Supplied material =
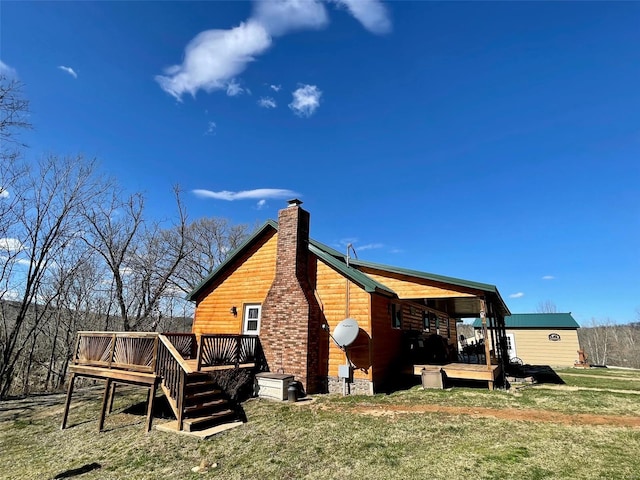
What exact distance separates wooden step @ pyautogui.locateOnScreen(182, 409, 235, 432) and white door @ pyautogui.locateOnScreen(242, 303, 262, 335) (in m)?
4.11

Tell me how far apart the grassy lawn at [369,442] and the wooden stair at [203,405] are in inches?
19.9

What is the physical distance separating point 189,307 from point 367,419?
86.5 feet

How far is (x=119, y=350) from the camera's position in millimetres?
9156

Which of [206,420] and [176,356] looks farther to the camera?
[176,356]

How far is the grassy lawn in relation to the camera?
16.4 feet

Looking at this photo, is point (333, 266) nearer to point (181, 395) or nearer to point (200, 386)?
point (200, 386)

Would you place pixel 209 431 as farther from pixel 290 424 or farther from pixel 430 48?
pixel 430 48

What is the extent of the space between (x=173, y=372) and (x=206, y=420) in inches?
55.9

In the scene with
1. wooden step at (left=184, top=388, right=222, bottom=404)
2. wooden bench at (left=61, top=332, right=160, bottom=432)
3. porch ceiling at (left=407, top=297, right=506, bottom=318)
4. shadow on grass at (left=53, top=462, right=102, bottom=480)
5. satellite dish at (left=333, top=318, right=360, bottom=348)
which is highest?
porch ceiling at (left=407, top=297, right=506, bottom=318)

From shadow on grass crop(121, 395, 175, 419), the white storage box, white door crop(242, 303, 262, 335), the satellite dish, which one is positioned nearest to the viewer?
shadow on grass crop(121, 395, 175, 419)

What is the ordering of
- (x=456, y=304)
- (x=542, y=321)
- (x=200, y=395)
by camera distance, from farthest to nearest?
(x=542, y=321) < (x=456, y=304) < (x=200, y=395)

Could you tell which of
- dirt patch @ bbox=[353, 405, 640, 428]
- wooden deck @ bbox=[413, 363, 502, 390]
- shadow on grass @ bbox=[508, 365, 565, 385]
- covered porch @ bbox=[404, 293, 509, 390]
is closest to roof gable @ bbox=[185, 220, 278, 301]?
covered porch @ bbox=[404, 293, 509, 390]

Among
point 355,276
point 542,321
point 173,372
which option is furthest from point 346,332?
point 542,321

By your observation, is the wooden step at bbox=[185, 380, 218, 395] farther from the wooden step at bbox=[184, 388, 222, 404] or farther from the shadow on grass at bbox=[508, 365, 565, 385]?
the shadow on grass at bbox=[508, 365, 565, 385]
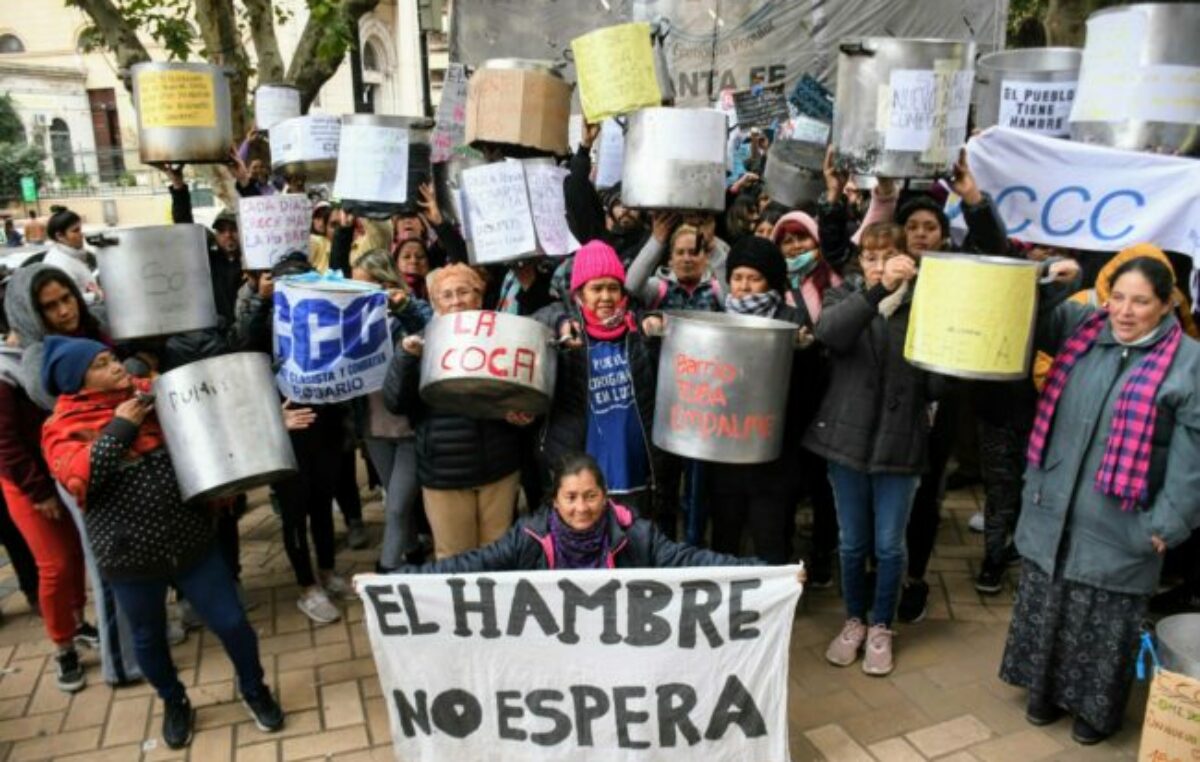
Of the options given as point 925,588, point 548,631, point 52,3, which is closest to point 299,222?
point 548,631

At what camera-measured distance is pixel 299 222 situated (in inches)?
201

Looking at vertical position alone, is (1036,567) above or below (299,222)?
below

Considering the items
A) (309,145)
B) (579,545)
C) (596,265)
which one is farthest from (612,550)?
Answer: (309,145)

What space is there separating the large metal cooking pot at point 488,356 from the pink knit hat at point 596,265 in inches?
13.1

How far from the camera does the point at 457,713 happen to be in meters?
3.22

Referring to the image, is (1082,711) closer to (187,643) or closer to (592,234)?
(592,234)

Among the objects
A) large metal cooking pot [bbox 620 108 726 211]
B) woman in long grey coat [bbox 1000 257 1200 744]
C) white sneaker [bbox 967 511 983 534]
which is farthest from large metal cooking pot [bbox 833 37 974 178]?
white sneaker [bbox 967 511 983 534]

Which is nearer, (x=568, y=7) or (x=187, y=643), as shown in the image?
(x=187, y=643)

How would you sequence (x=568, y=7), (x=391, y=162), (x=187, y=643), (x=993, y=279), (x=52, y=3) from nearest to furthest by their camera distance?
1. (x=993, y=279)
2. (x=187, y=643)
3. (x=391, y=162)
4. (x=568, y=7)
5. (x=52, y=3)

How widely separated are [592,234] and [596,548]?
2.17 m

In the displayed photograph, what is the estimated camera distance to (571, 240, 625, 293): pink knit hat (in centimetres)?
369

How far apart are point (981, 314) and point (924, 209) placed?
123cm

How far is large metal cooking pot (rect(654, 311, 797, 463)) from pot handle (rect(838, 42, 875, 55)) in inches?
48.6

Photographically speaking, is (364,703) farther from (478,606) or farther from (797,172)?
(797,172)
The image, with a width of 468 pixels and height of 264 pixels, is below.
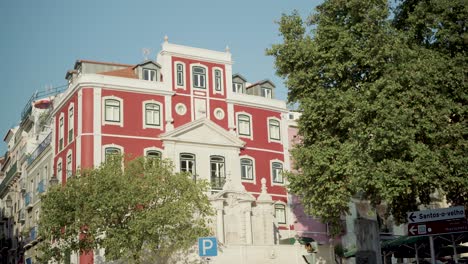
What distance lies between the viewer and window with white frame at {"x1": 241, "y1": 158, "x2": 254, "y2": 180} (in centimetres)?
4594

* * *

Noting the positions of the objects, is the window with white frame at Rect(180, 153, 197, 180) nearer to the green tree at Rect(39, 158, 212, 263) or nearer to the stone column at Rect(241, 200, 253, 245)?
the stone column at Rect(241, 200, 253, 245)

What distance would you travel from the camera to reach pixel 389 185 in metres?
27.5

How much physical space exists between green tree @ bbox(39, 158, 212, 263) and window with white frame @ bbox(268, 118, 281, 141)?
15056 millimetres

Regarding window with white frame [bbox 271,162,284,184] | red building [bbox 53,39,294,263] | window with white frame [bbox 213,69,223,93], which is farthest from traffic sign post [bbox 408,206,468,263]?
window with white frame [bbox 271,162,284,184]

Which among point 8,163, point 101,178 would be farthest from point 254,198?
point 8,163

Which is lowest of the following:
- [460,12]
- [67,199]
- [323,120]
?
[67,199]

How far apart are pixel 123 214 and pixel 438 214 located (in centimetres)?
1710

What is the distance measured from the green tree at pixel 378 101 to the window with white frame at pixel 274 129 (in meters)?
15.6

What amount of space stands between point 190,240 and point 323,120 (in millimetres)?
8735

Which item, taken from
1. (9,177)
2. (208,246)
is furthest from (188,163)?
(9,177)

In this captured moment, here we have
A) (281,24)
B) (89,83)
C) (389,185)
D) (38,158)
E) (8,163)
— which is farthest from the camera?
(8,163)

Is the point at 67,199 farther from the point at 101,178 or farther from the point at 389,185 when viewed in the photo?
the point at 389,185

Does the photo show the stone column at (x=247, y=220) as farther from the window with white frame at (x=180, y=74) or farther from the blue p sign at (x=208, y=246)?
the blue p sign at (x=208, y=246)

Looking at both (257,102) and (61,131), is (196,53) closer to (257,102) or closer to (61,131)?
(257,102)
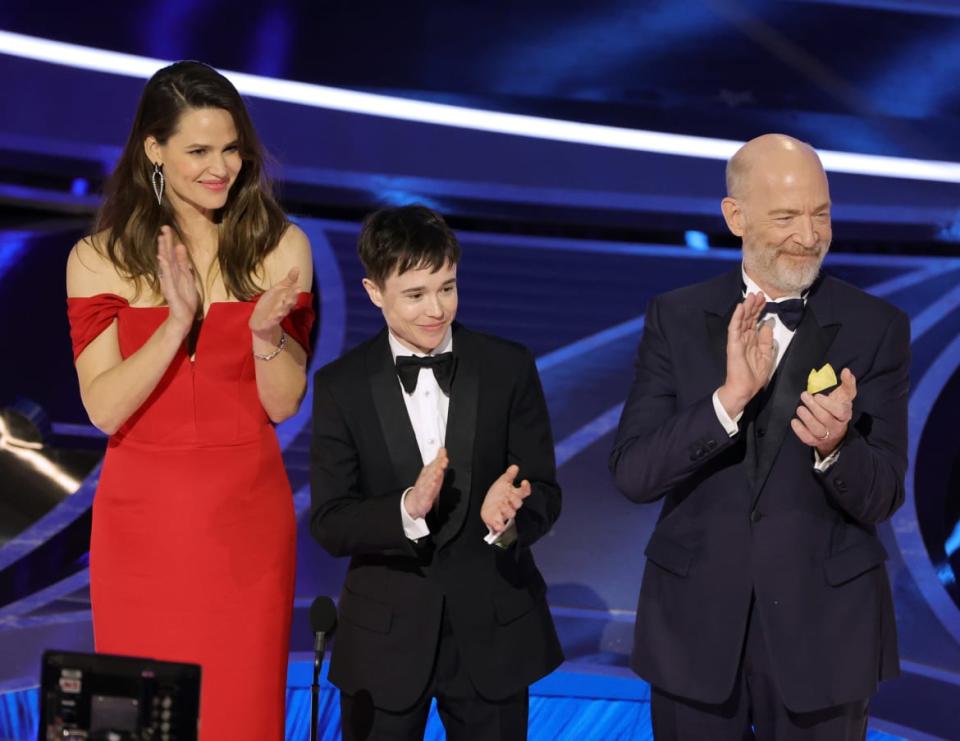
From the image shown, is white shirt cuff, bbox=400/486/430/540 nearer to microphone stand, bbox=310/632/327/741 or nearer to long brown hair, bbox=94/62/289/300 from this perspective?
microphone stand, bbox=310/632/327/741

Directions for this task = Collect every line of the listing above that contains the string "objects", matching case exactly.

Result =
Among the objects
Noting the positions of the objects, is the window with white frame at Rect(180, 153, 197, 180) nearer to the green tree at Rect(39, 158, 212, 263) or nearer to the stone column at Rect(241, 200, 253, 245)?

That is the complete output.